Crestor Side Effects Injury Lawsuits. European drug regulators have tightened up the prescribing rules for Crestor, AstraZeneca’s cholesterol lowering treatment, following problems with side effects.
Doctors have been told they should start with low doses of the drug and must seek specialist advice before prescribing the highest, 40mg, dose after a small number of patients suffered a potentially dangerous muscle wasting syndrome.
The move comes less than a month after AstraZeneca was forced to write to doctors in the UK and Netherlands following reports of kidney problems and will heighten fears over the safety of Crestor.
Crestor is the most potent member of a class of powerful cholesterol-lowering treatments called statins that have saved millions of lives. Bayer was forced to withdraw its statin Baycol two years ago, after it was linked with over 100 deaths.
AstraZeneca said more patients reached their target cholesterol level with Crestor than any other treatment, while side effects were extremely rare and nobody had died from taking it.
The side effects appear to have occurred after doctors transferred patients from other cholesterol lowering drugs, without taking account of the fact that Crestor is more effective at lower doses than its rivals. “”This should be viewed against a background of caution towards statins in general,” the company said.
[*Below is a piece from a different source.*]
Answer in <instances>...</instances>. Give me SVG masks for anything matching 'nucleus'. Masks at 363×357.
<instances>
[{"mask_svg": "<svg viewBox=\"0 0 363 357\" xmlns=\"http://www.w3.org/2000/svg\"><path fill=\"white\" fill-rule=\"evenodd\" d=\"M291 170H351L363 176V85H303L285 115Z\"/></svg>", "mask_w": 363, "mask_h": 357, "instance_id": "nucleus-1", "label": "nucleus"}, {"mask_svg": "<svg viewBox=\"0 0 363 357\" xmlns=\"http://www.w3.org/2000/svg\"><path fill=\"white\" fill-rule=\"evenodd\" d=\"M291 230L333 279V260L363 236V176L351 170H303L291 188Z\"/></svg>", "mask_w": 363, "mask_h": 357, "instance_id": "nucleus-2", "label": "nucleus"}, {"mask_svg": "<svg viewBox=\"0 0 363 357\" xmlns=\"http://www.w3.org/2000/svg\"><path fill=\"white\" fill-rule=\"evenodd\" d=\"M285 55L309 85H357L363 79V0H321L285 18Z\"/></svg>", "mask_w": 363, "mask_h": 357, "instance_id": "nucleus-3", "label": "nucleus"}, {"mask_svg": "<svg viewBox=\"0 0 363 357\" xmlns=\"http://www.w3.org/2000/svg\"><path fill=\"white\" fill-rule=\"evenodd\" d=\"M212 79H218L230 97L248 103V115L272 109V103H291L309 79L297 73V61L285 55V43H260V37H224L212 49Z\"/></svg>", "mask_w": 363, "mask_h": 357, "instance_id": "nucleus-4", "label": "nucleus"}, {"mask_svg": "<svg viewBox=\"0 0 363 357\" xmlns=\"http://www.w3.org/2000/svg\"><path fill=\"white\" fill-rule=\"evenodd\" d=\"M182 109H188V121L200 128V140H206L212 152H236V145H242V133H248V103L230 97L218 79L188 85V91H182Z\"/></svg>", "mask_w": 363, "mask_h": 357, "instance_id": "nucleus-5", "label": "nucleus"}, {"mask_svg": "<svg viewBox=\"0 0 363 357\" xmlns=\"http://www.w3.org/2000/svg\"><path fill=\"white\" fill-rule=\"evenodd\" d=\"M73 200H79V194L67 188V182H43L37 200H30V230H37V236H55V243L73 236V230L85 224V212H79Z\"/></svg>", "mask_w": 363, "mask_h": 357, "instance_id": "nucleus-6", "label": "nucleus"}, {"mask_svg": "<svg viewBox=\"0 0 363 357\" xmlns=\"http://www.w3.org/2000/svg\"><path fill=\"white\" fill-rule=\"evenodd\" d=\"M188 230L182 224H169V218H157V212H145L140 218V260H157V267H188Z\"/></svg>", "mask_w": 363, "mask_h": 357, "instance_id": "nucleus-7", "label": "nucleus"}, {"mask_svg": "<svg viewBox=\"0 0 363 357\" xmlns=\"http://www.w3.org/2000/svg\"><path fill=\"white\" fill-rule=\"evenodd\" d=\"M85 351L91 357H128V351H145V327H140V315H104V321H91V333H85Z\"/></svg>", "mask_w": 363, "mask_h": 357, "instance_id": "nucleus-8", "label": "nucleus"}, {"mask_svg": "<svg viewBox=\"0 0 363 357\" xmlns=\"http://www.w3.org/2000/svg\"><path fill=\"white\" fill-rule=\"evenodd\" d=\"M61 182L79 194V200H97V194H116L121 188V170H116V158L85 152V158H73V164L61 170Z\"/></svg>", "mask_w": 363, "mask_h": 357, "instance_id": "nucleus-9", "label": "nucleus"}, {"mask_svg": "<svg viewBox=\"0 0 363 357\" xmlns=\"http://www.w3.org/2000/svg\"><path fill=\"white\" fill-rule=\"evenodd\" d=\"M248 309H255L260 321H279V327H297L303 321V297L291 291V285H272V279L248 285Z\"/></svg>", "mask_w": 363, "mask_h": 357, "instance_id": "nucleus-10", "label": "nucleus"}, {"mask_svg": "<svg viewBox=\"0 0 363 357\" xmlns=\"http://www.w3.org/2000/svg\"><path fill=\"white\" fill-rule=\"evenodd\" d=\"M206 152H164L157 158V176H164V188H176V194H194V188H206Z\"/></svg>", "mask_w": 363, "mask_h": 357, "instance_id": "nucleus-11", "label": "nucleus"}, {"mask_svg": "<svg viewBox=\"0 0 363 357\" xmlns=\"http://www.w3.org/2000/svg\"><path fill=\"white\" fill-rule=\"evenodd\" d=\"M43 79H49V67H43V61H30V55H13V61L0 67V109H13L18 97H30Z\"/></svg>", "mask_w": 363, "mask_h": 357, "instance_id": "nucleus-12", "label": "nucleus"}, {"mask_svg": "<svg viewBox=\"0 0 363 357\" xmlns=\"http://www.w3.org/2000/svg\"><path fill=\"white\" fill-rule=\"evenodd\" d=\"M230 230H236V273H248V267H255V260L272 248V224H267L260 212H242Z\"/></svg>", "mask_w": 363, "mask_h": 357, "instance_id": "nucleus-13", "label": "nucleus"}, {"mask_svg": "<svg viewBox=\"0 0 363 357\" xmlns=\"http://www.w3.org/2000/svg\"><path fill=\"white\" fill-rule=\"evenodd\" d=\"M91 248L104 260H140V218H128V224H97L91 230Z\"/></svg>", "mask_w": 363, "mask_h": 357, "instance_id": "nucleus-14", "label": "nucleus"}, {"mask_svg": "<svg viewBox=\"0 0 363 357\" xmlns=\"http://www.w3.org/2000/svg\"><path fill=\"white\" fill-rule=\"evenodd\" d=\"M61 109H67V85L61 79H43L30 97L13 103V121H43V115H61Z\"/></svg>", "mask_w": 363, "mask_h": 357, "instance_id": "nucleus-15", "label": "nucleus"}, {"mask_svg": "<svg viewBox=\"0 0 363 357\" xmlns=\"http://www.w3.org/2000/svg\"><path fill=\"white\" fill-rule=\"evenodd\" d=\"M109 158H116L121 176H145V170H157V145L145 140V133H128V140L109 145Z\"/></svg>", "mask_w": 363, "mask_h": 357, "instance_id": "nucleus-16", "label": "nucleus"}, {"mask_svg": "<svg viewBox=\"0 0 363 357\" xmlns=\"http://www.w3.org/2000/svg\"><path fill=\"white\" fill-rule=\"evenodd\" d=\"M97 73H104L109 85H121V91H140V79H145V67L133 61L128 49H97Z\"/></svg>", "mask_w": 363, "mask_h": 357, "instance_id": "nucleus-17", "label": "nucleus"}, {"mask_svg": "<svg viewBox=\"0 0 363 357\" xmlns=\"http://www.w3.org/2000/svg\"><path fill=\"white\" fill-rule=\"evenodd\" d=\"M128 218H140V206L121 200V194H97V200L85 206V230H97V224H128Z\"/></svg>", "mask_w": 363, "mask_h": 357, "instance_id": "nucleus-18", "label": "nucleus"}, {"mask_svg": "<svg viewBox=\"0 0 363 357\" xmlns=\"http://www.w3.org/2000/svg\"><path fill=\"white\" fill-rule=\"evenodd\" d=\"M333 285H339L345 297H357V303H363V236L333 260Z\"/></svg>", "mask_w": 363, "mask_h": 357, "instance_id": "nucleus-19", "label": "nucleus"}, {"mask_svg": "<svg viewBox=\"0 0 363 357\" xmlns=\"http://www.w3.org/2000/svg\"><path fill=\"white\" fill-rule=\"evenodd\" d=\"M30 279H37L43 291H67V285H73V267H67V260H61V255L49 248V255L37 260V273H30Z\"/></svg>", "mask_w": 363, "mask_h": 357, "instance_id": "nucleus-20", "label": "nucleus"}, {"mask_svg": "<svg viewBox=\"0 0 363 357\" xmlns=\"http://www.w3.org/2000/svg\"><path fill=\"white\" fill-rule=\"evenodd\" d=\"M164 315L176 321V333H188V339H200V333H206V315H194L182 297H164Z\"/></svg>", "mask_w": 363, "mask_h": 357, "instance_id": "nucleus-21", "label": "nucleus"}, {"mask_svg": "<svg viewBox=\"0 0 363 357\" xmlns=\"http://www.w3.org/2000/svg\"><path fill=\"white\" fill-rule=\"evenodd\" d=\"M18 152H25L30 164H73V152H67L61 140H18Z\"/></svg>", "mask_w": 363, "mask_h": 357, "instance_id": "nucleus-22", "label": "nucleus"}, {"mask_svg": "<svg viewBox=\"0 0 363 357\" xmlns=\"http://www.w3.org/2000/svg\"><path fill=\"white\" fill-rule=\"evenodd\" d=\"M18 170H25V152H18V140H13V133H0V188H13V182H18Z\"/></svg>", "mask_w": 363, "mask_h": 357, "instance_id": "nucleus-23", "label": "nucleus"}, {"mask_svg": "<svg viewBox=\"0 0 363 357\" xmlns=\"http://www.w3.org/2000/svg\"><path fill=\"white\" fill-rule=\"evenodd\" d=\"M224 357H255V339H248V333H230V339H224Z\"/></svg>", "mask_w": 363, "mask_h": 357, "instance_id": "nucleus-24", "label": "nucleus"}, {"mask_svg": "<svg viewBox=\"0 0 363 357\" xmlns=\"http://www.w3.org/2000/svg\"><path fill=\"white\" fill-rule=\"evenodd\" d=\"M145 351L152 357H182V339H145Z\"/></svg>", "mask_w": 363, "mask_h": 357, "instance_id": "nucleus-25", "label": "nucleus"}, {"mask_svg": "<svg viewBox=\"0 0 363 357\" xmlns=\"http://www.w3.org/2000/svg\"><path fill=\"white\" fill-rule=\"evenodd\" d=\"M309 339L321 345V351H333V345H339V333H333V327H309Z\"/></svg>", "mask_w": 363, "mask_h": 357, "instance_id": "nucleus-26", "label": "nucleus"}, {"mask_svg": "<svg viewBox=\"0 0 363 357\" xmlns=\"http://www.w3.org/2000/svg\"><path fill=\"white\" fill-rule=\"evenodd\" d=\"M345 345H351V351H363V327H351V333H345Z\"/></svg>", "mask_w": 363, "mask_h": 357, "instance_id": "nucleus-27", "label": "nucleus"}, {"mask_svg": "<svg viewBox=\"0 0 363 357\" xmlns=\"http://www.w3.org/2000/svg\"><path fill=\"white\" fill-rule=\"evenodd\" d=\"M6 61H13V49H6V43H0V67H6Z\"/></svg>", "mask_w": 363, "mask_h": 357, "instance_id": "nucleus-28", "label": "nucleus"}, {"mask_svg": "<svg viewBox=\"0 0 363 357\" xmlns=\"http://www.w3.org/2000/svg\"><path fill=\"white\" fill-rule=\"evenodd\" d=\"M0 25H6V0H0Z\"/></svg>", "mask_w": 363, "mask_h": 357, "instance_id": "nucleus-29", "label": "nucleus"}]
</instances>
Crestor has been winning market share from Lipitor, the $9.3bn-a-year market leader made by Pfizer of the US. Any serious doubts about its safety would have devastating consequences for AstraZeneca, which analysts predict could achieve peak sales of more than $4bn (£2.2bn) a year with the drug.
minimal impact
However, the shares fell only 15p to £25.94 as investors took the view that the warning would not seriously affect sales. James Culverwell, analyst at Merrill Lynch, said the new prescribing rules would have “minimal impact” on the sales prospects of Crestor.
However, rival companies in the $26bn-a-year statin market are likely to seize on the new prescribing rules, and dangers of doctors making mistakes, when promoting their statins to the medical community.
Public Citizen, a US consumer group, has advised patients to take other available statins because of Crestor’s alleged “unique kidney toxicity”.
An editorial last year in The Lancet, the UK medical journal, said the drug had less safety data than rivals and accused AstraZeneca of using “blatant marketing dressed up as research”.
However, AstraZeneca said it was one of the most closely studied medicines on the market. “We’ve had no deaths. We’ve had 2m patients and 5m prescriptions. We’ve had some cases of myopathy and rhabdomyolysis but it’s very rare. Less than 0.01 per cent,” the company said.